• À faire
• 1. Relevez tous les noms propres de lieux (pays ou village) qui figurent dans l'extrait sur l'épidémie d'Ebola.
• 2. Transcrivez le passage de l'extrait sur l'épidémie d'Ebola qui va de « Le séquençage du » jusqu'à « de nouvelles contaminations. » inclus.

• Extrait source
Le séquençage du génome de 99 virus Ebola par des chercheurs américains a permis de donner un nouvel éclairage sur l'origine de l'épidémie actuelle.

Comme l'avait raconté la semaine passée un journaliste de l'AFP à l'issue d'une enquête de plusieurs jours en Sierra Leone, cette nouvelle recherche montre que l'épidémie sans précédent qui sévit depuis le début de l'année a vraisemblablement trouvé son origine lors de l'enterrement d'une guérisseuse traditionnelle à Sokoma, un village reculé proche de la frontière guinéenne.

Celle-ci prétendait soigner la fièvre hémorragique et avait attiré des malades de la Guinée voisine. Elle a été infectée par le virus et en est morte. Les participants à ses obsèques se sont ensuite dispersés à travers les collines de la région frontalière, déclenchant une réaction en chaîne de décès, puis d'enterrements publics, propices à de nouvelles contaminations.

• Données fournies
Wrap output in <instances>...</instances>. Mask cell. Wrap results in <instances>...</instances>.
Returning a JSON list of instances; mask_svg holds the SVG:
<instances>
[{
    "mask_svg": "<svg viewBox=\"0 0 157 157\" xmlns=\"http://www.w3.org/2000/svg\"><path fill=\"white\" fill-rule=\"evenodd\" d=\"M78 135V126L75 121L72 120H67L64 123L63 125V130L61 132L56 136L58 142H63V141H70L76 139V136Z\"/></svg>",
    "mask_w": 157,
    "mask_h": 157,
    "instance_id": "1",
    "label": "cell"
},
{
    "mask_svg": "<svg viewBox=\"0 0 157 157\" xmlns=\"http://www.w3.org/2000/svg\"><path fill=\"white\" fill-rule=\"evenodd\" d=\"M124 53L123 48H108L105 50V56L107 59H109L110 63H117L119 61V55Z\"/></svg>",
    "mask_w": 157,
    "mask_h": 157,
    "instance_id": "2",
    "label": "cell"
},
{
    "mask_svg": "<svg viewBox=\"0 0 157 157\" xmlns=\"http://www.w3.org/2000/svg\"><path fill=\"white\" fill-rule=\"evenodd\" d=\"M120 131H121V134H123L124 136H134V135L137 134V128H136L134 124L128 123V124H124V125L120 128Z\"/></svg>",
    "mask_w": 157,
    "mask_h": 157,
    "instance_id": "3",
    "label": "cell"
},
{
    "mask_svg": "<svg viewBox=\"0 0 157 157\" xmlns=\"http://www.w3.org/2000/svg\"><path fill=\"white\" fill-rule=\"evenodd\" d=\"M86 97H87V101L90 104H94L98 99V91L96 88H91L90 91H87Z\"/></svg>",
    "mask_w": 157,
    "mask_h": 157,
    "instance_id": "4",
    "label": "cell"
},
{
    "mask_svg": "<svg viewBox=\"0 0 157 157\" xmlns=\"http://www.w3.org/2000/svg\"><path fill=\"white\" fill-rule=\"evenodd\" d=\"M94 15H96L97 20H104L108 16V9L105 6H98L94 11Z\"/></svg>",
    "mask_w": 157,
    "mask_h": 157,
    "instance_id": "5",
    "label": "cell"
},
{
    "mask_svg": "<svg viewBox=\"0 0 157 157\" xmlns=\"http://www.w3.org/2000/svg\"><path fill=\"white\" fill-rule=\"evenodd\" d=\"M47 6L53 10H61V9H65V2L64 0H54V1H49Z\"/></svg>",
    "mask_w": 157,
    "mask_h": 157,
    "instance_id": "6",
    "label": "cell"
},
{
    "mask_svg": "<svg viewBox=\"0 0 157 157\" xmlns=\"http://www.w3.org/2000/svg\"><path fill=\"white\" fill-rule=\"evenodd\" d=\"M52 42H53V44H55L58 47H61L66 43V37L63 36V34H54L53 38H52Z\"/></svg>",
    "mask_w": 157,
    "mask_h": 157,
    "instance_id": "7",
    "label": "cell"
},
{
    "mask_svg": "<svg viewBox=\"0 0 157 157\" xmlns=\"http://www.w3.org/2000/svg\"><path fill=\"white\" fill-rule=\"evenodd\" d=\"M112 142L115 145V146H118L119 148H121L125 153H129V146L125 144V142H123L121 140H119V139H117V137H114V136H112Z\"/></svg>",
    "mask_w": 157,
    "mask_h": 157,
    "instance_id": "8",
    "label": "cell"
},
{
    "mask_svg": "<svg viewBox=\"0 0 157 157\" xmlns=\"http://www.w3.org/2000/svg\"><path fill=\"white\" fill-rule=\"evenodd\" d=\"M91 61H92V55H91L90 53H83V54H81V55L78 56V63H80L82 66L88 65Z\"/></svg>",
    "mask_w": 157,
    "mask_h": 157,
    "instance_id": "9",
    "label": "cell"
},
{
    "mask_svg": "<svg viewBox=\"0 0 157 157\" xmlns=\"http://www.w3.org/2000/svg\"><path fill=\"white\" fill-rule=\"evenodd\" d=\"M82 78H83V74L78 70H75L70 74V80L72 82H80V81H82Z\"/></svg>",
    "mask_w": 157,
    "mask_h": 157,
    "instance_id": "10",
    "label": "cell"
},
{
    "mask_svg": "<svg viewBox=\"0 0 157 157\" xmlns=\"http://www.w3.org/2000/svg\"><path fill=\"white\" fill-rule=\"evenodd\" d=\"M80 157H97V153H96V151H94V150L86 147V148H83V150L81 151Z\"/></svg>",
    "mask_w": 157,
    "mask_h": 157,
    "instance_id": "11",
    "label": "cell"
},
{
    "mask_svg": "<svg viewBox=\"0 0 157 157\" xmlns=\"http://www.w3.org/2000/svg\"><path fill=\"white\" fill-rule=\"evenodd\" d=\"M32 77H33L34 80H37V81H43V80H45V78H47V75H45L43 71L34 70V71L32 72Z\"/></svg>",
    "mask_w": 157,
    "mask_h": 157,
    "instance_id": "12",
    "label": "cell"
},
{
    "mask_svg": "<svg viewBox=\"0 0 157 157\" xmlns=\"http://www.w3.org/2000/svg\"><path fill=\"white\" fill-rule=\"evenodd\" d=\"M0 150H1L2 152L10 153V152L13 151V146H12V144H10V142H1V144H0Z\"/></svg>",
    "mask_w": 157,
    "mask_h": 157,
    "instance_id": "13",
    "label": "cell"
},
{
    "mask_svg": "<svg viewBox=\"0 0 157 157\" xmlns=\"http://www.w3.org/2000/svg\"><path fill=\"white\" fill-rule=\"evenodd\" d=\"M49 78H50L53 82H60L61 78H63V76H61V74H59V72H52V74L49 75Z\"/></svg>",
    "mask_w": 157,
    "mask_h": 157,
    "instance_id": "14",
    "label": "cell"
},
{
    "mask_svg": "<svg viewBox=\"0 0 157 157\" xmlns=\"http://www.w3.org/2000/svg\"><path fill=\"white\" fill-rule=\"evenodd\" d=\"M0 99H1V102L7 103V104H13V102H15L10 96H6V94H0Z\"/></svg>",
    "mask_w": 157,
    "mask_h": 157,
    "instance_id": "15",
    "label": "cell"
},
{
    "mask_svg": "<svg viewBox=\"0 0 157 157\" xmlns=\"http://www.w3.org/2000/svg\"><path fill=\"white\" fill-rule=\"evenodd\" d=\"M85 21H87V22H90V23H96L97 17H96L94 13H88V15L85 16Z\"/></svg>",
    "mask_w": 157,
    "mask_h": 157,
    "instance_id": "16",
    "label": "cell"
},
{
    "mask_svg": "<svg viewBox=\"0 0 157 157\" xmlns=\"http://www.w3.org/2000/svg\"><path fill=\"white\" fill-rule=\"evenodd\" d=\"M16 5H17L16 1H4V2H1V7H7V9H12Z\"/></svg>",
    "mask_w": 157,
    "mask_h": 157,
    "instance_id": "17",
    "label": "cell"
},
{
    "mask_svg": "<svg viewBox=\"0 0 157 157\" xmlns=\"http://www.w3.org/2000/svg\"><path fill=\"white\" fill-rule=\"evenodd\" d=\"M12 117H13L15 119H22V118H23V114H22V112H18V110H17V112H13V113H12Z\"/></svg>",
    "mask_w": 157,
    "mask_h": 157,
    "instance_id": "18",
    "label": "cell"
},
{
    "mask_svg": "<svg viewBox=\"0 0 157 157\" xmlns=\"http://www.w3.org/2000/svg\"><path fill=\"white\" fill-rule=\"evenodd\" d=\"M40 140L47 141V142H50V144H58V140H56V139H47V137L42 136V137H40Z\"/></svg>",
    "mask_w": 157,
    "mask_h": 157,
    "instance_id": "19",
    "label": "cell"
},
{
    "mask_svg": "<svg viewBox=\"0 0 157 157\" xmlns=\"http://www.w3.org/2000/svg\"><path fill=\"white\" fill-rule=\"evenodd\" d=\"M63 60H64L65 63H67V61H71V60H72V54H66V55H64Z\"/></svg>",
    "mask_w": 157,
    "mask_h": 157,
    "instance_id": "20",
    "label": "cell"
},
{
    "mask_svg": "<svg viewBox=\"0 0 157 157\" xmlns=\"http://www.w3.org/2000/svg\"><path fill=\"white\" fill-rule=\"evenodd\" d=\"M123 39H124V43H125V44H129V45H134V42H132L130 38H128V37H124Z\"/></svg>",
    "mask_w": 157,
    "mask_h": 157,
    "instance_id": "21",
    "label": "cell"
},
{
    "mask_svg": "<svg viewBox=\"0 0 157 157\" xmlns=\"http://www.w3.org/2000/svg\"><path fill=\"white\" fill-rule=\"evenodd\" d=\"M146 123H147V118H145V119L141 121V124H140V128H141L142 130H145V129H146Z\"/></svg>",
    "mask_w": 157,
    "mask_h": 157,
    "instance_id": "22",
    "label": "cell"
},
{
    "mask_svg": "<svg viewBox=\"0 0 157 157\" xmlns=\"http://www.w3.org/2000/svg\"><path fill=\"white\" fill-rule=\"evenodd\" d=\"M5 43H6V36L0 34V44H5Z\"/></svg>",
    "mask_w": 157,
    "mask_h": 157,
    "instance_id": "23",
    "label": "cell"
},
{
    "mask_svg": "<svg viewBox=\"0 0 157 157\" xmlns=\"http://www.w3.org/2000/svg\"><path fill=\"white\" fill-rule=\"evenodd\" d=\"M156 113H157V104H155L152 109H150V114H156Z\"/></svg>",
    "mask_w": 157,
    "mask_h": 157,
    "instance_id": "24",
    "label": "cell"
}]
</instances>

• Réponses attendues
• 1. Sierra Leone, Sokoma, Guinée

• 2.
Le séquençage du génome de 99 virus Ebola par des chercheurs américains a permis de donner un nouvel éclairage sur l'origine de l'épidémie actuelle.

Comme l'avait raconté la semaine passée un journaliste de l'AFP à l'issue d'une enquête de plusieurs jours en Sierra Leone, cette nouvelle recherche montre que l'épidémie sans précédent qui sévit depuis le début de l'année a vraisemblablement trouvé son origine lors de l'enterrement d'une guérisseuse traditionnelle à Sokoma, un village reculé proche de la frontière guinéenne.

Celle-ci prétendait soigner la fièvre hémorragique et avait attiré des malades de la Guinée voisine. Elle a été infectée par le virus et en est morte. Les participants à ses obsèques se sont ensuite dispersés à travers les collines de la région frontalière, déclenchant une réaction en chaîne de décès, puis d'enterrements publics, propices à de nouvelles contaminations.